Cancer Care Disparities: Research Regarding Timeliness and Potential Coordination
Published Online: November 06, 2009
David A. Haggstrom, MD, MAS; and Timothy Jay Carney, MPH, MBA
A conceptual framework that recognizes 3 generations of studies in healthcare disparities has been proposed: (1) descriptive studies of disparities in healthcare, (2) analytic studies of mechanisms for these disparities, and (3) interventional studies to reduce disparities.1 Interventional studies regarding disparities still are relatively rare. The study by Gold et al2 in this issue of the Journal fits mostly within the first generation of disparities research, with some insight into what mechanisms do not explain these disparities. Gold et al found that among women age ≥65 years with early-stage breast cancer, those of nonwhite race or Hispanic ethnicity were more likely to have radiation therapy delayed longer than 8 weeks after surgery.
Because of US demographic changes, elderly persons and minorities will be increasingly affected by cancer in the future. By 2030, the projected cancer incidence will increase 67% among older adults (vs an 11% increase for younger adults). The projected incidence will increase 99% among minorities (vs a 31% increase for whites).3 Of course, healthcare disparities among minority groups are important regardless of the population burden; in fact, disparities often are considered to occur because of factors unique to minority status within a society. Yet the impact of persistent disparities, specifically in cancer care, will only become magnified over time.
The study by Gold et al did not directly compare treatment for older women with treatment for women younger than age 65 years. Cancer health services research studies commonly include only older women because of the widespread use of linked Surveillance, Epidemiology and End Results (SEER) and Medicare data. In this particular study, the older cohort was nested in the Breast Cancer Treatment Effectiveness in Older Women Study. Neither the SEER-Medicare data nor the data used by Gold et al allow us to directly understand the comparative vulnerability of an older population to undertreatment.
This study defined minority status broadly: “nonwhite race or Hispanic ethnicity.” That category could include African Americans, Hispanics, Asians, Pacific Islanders, and many other subsets and groups. Defining minority status in this way results in limited understanding of the second-generation causes of these disparities among different population groups with unique cultural identities and challenges, including differences in the perceived benefits of treatment, fatalism, and social norms. Third-generation interventions would likely benefit from tailoring to more narrowly defined racial/ethnic groups.

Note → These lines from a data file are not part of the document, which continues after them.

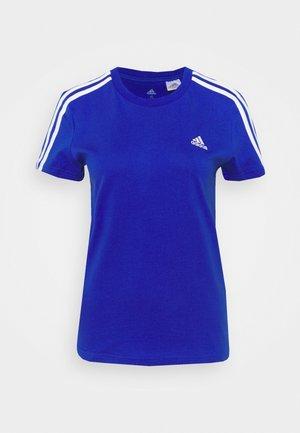 Print T-shirt - bold blue/white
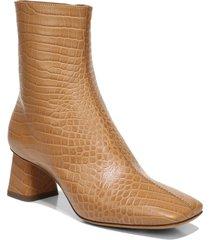 women's vince koren bootie, size 5 m - brown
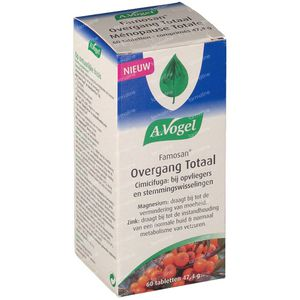 A.Vogel Famosan Transition Total 60 tablets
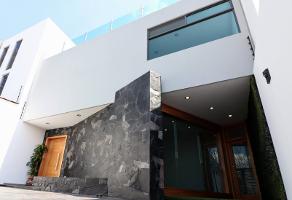 Foto de casa en venta en  , centro sur, querétaro, querétaro, 13960643 No. 01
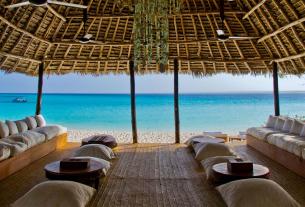, 5 Luxury Camps In Tanzania, Saubio Making Wealth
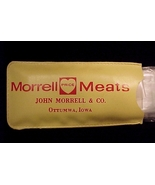 Ottumwa IA John Morrell Meats Packing Iowa Adve... - $10.00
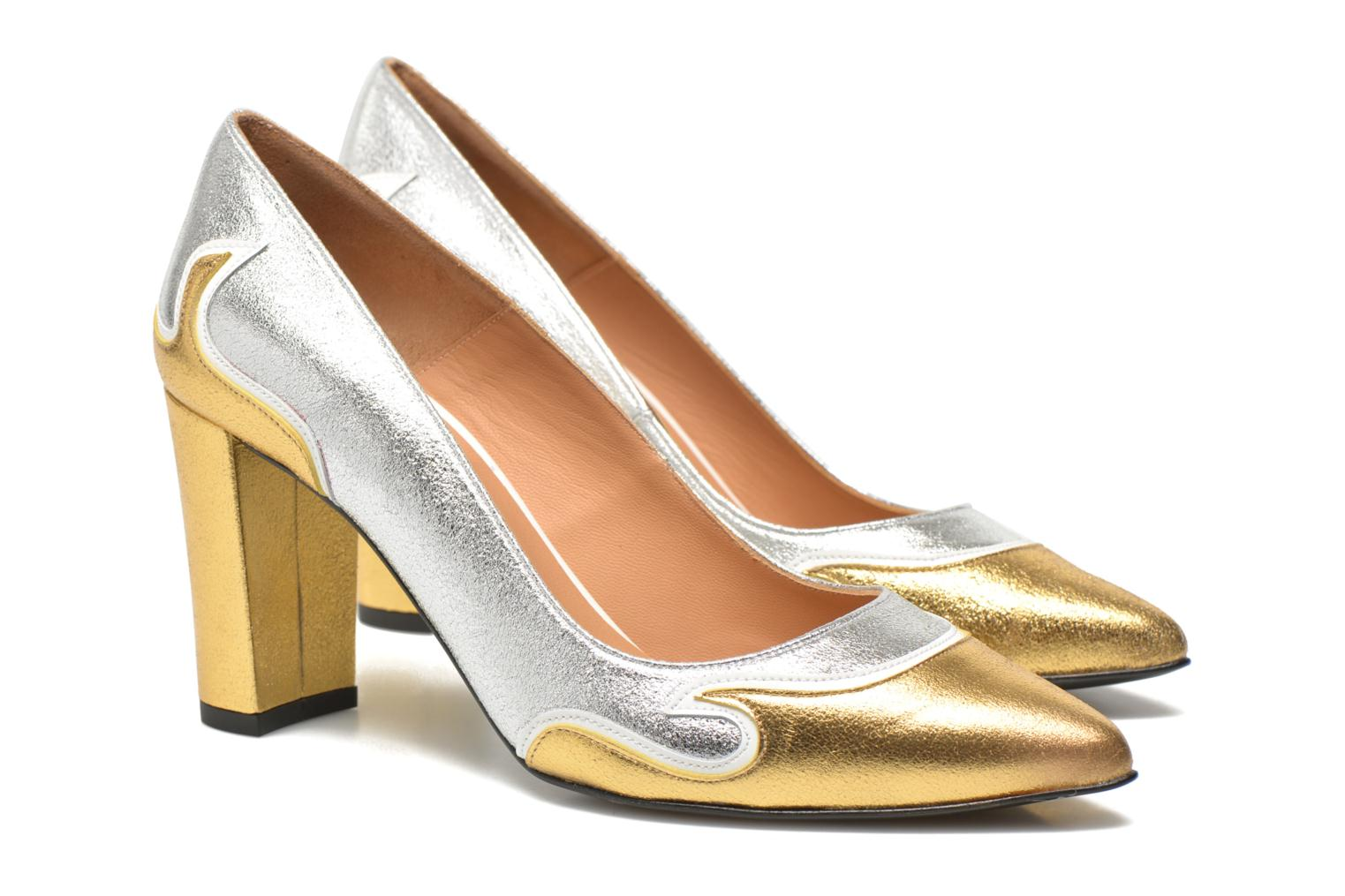 Pumps Made by SARENZA Glossy Cindy #2 gold/bronze ansicht von rechts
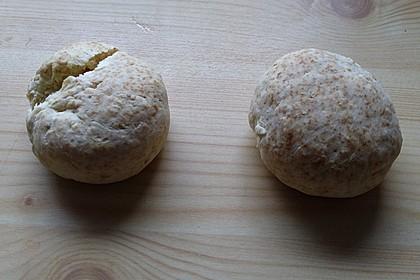 Buttermilch - Biskuits 3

The minority population studied here was significantly more likely (29%) than white patients (12%) to receive delayed radiation therapy. Timeliness measures, which are increasingly common measures of healthcare quality, are distinct from dichotomous measures, which determine receipt of a recommended service (yes/no). These 2 types of quality measures can provide complementary information, although a dichotomous measure of the receipt of radiation therapy (yes or no) was not provided in these results. The emergence of timeliness measures may be related to the increased adoption of Lean techniques into quality improvement activities.4 These techniques commonly apply system principles to workflow in order to remove obstacles that may be associated with delay; timeliness measures fit this paradigm well.

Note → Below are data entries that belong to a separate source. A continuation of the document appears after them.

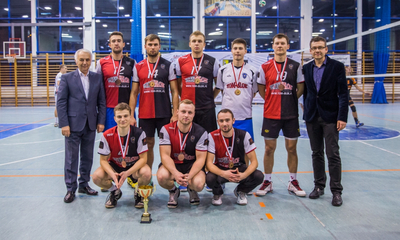 Siatkarski Turniej o Puchar Prezydenta Wejherowa - 09.11.2014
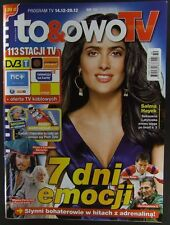 SALMA HAYEK  mag.FRONT cover Poland 50/2013  Anthony Hopkins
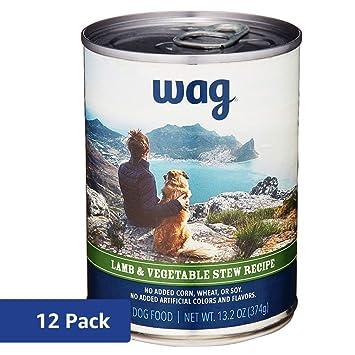Amazon.com: Amazon Brand - Wag Wet Dog Food Stew Receta 13.2 ...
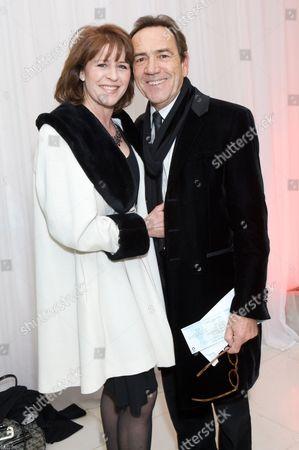 Rosemarie Ford and Robert Lindsay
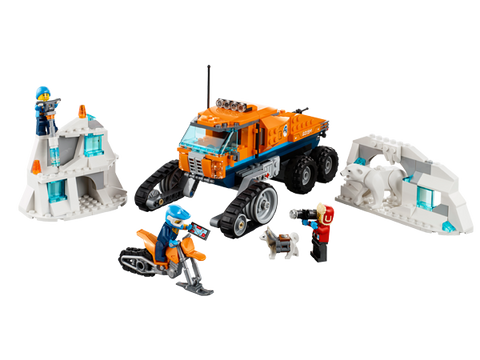 LEGO 60194 City Arctic Scout Truck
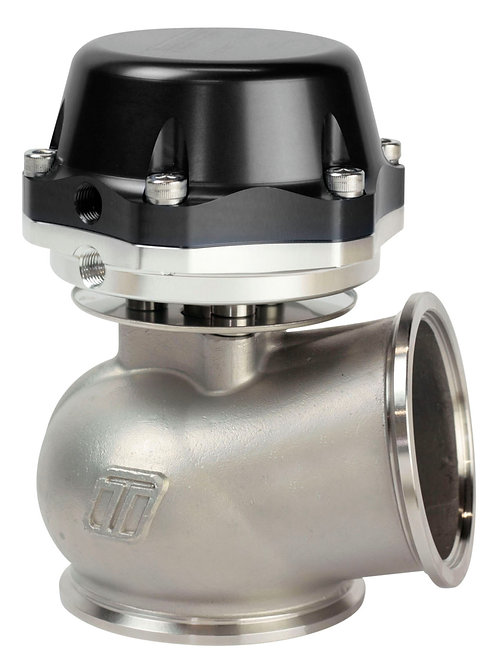 TurboSmart Power-Gate 60mm Wastegate 14 psi Black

Timeliness measures are especially important when linked to clinical benefit. Gold et al make a case for the benefit of timely radiation therapy. A systematic review found that delayed radiation therapy was associated with higher rates of local recurrence, although there was little evidence about the impact of delay on the probability of metastases or survival.5 Patient anxiety associated with long waiting times provides another justification for timely care. Timeliness measures may gain increasing prominence if US healthcare reform proposals characterized by opponents as risking delays in patient care are passed into law.
The delays in radiation therapy among minority women with breast cancer occurred despite full insurance (patient level) and receiving care in an integrated healthcare delivery system (organization level). At the patient level, comorbidity and breast cancer type or size were not related to delays in therapy. Many patient-level explanations could not be explored in this study, including cultural perceptions, patient knowledge, preferences, communication, language concordance, education, and income. An explicit theoretical model may have aided in outlining next steps toward a deeper understanding of patient and organizational behavior.
The breast cancer population for this study was drawn from 5 integrated delivery systems nationwide. The Cancer Research Network has provided national leadership in making substantial contributions to clinical and outcomes research, and has openly discussed participating organizations’ concerns about the confidentiality of quality-of-care data.6 The rates of radiation therapy delay in these integrated delivery systems are similar to those in Medicare fee-for-service,7 suggesting that the level of coordination within the integrated delivery systems was not exceptional. Yet in the current study, Gold et al2 did not measure the construct of care coordination itself, nor many other potential organizational explanations for healthcare disparities including organizational structure (radiation oncologist availability, transportation facilitation), processes (referral procedures, service coordination), and culture.8
Observational studies in health services research are limited without additional context regarding the organizations delivering the cancer care, which would enable the findings to be better interpreted. Because of relatively few explanations for the healthcare disparities tested, at either the organizational or the patient level, this study makes its largest contribution to first-generation healthcare disparities research.